Last month, he completed the Surf City Marathon in Huntington Beach, pushing the kids in their five-seat stroller, but he missed setting a record by about 45 minutes in that race.
Kempel said Sunday’s race, was a much smoother effort all around. The quintuplets - Lincoln, Noelle, Grayson, Preston and Gabriella- were on their best behavior and didn’t require bottle feeding or diaper changing during the race. Kempel said any fussing was quickly quieted by giving the child a handful of Cheerios.
“The kids did good at the last marathon, but this time they did even better,’’ said Kempel, adding that having his brother, Steven, ride a bicycle alongside him for potential feeding help and moral support was incredibly helpful.
KTVU tracked Kempel’s run through the Oakland Running Festival’s app. He was on pace to set the Guinness record throughout the first 11 or so miles. But a slight, but miles-long incline, leading up to the Bay Bridge pathway, slowed his target pace by several minutes.
“The bridge was a challenge going toward Yerba Buena Island,’’ he said. “The hill takes so much out of you, but as challenging as it was I loved running on the bridge (pathway).”
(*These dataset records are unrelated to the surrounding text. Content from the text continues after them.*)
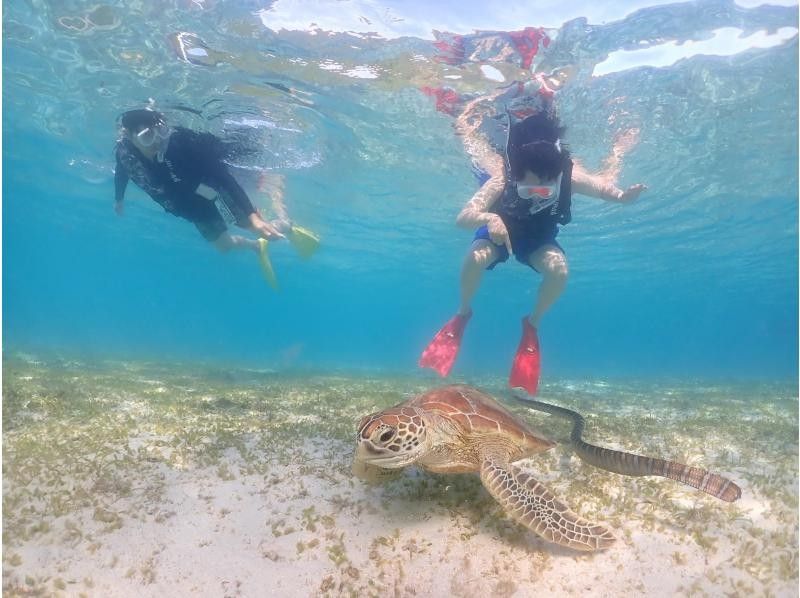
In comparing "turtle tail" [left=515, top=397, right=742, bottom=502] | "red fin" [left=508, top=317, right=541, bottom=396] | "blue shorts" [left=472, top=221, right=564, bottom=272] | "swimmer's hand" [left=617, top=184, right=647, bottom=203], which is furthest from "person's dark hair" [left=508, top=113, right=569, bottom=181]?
"turtle tail" [left=515, top=397, right=742, bottom=502]

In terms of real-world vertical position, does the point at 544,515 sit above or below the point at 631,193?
below

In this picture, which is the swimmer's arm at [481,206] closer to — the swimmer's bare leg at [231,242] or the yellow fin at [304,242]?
the yellow fin at [304,242]

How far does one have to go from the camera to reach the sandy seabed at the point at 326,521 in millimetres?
2945

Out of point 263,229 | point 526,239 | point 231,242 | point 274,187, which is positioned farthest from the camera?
point 274,187

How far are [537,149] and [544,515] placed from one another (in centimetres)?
754

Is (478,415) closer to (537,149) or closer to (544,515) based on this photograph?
(544,515)

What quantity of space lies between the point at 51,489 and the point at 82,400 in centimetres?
375

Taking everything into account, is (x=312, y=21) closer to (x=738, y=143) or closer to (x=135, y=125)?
(x=135, y=125)

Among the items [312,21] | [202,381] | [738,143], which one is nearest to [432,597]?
[202,381]

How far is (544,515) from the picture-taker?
2.95 m

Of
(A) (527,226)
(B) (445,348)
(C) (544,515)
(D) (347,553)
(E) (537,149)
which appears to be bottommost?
(B) (445,348)

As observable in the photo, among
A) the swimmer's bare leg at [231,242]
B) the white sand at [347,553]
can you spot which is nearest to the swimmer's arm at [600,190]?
the white sand at [347,553]

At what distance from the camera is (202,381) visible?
1102 cm

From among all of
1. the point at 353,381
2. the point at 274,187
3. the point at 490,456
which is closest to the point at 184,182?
the point at 353,381
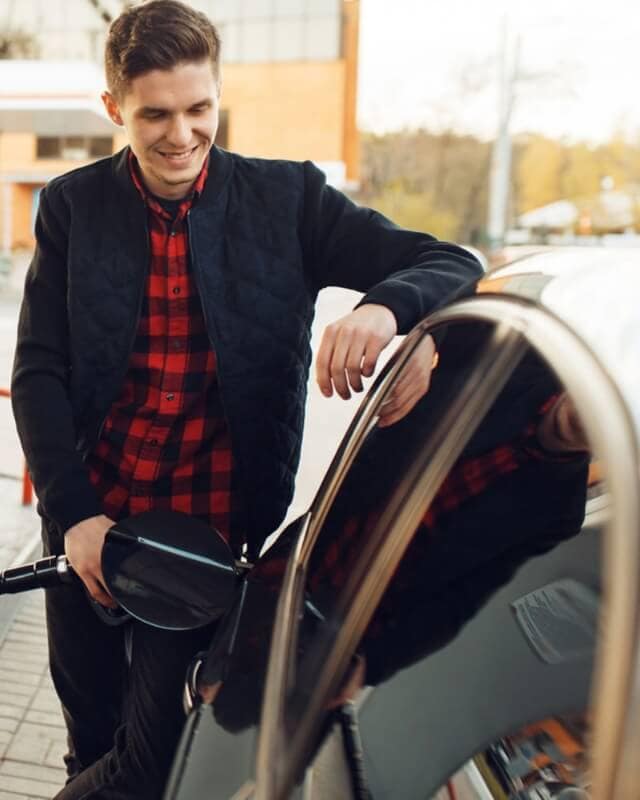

KTVU first told the story of the quintuplets in late 2017 while Kempel’s wife, Amy Kempel, was in the hospital on bedrest about 25 weeks into her pregnancy. Not long after, the babies were born on Jan. 11, 2018 by cesarean section.
They were 13 weeks premature and each weighed under 3 pounds.
They babies spent 73 days in the neonatal intensive care unit, battling a variety of health issues and struggling to gain enough weight and enough strength to go home.
On Sunday, Kempel recalled those difficult days watching the newborn's struggle.
“My brother was so helpful to have next to me on the bike the whole way. His motivational comments during those last 6 miles really pulled me through,’’ Kempel said. "He was reminding me how the babies probably felt like giving up in the neonatal intenseive care unit, but didn’t.”